EXTRACTED RECORDS:
□ □ □ □ □
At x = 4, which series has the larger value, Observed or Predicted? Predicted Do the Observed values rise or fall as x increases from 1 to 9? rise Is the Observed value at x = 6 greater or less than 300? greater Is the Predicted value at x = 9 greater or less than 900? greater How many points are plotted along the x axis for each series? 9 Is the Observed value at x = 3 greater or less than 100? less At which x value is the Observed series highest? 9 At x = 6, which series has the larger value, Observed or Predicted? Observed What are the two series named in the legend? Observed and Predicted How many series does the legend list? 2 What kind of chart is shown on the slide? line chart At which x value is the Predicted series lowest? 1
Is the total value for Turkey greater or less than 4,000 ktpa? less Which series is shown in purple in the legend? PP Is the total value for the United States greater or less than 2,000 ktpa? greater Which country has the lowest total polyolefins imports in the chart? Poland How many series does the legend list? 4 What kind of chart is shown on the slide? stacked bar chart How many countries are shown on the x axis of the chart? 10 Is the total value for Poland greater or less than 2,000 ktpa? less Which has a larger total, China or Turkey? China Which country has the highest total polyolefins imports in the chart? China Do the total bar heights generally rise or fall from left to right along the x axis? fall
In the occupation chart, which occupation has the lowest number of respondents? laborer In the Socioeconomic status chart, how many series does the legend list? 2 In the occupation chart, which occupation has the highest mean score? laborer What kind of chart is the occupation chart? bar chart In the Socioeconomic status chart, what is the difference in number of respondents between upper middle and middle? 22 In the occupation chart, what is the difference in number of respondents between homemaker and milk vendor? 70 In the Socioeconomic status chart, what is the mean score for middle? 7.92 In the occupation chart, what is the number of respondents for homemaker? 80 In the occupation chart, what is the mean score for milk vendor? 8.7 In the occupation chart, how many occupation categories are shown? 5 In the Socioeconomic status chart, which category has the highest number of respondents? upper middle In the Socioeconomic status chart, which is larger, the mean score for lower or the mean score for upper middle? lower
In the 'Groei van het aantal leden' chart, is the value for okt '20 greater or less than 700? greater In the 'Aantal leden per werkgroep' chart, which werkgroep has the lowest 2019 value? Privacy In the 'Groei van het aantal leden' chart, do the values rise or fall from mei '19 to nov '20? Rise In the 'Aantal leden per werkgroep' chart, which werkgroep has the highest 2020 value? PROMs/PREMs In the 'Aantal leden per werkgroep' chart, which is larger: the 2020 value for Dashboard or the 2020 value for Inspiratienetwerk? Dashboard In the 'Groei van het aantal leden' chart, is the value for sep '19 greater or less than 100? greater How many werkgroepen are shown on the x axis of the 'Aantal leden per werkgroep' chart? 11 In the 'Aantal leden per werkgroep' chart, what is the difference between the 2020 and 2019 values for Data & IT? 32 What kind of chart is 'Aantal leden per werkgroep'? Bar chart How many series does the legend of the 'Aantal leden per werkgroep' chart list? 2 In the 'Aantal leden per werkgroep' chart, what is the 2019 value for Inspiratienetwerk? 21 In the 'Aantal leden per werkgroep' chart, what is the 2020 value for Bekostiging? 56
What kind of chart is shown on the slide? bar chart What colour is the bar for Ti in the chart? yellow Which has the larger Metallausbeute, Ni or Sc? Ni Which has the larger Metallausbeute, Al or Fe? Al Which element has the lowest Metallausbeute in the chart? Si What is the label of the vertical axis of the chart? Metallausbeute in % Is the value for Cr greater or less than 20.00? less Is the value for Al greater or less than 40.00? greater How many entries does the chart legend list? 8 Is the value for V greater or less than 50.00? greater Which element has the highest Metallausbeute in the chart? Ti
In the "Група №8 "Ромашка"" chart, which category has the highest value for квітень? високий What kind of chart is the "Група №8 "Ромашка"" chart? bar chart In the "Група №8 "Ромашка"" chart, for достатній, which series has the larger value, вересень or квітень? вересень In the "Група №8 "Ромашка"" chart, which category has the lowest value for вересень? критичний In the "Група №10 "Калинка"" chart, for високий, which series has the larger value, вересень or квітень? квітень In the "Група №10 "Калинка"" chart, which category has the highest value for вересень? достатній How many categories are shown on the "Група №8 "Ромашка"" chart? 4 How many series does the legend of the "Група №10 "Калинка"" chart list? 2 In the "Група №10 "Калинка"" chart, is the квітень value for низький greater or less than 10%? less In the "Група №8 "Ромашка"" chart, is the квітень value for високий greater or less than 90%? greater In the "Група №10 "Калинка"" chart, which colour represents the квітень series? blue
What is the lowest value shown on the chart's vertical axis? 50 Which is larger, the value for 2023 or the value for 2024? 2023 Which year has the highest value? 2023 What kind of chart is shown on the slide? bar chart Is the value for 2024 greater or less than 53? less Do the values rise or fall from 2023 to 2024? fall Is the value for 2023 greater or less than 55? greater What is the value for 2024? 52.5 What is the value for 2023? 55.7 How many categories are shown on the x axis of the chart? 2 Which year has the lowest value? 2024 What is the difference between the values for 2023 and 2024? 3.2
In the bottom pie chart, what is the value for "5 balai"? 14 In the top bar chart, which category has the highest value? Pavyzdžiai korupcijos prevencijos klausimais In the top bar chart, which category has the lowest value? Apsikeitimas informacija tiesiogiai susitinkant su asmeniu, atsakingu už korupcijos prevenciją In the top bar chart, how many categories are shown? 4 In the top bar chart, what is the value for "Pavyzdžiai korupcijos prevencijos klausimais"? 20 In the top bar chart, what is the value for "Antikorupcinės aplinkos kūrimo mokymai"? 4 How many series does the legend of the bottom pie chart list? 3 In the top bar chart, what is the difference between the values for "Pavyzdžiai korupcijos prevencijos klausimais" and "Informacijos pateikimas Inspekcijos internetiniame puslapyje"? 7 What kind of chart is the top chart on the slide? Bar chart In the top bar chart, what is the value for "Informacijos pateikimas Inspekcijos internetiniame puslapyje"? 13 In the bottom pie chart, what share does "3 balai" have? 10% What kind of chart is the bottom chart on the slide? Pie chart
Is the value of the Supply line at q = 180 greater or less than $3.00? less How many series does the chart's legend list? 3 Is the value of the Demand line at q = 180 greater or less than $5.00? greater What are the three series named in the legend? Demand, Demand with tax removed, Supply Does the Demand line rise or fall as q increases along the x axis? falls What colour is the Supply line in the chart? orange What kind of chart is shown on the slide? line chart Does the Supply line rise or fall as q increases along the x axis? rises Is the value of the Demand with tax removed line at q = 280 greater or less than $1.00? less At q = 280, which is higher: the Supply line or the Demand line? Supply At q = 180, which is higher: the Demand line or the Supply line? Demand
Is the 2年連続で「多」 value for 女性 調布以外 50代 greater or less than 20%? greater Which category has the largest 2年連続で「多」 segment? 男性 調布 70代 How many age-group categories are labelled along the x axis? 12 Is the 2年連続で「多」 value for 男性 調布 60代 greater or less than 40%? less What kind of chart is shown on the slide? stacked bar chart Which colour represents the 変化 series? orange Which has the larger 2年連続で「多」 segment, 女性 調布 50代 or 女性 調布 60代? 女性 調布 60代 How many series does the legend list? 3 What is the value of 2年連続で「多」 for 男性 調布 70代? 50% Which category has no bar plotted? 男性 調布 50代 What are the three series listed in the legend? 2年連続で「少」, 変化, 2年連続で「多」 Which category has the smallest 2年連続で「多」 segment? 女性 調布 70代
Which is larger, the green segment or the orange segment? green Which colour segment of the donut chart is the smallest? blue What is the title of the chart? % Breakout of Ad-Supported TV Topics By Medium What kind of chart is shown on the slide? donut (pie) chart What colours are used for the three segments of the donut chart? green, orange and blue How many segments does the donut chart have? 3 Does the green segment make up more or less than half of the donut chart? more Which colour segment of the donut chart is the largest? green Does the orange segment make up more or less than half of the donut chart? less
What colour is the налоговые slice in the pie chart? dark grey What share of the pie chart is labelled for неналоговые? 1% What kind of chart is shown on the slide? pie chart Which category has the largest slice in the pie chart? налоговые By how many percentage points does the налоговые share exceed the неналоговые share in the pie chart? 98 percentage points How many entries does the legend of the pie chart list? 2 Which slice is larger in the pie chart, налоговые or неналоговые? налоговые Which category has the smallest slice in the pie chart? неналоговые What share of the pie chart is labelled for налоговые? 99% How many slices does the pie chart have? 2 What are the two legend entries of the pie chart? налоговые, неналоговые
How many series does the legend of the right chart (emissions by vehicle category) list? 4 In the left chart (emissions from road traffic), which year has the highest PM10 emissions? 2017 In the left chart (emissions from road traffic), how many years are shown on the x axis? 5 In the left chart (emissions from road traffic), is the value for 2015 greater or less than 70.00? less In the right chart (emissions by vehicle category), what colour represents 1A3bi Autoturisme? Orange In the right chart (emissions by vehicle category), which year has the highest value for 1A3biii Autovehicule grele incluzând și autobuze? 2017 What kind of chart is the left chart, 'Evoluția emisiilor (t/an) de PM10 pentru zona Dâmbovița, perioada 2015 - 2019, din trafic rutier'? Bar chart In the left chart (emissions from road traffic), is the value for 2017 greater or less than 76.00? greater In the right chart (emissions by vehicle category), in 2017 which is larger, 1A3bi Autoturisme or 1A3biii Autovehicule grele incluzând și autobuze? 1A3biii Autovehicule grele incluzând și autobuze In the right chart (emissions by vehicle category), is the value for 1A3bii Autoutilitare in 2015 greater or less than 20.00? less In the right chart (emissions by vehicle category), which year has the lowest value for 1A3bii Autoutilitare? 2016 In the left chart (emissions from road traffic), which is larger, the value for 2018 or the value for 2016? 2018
□ □ □ □ □
Revise the entries from the first line down to the line that contains "Is the total value for Turkey", swapping "larger" for "bigger" and leaving everything else as it is. Return only those lines.

ANSWER BELOW:
At x = 4, which series has the bigger value, Observed or Predicted? Predicted Do the Observed values rise or fall as x increases from 1 to 9? rise Is the Observed value at x = 6 greater or less than 300? greater Is the Predicted value at x = 9 greater or less than 900? greater How many points are plotted along the x axis for each series? 9 Is the Observed value at x = 3 greater or less than 100? less At which x value is the Observed series highest? 9 At x = 6, which series has the bigger value, Observed or Predicted? Observed What are the two series named in the legend? Observed and Predicted How many series does the legend list? 2 What kind of chart is shown on the slide? line chart At which x value is the Predicted series lowest? 1
Is the total value for Turkey greater or less than 4,000 ktpa? less Which series is shown in purple in the legend? PP Is the total value for the United States greater or less than 2,000 ktpa? greater Which country has the lowest total polyolefins imports in the chart? Poland How many series does the legend list? 4 What kind of chart is shown on the slide? stacked bar chart How many countries are shown on the x axis of the chart? 10 Is the total value for Poland greater or less than 2,000 ktpa? less Which has a bigger total, China or Turkey? China Which country has the highest total polyolefins imports in the chart? China Do the total bar heights generally rise or fall from left to right along the x axis? fall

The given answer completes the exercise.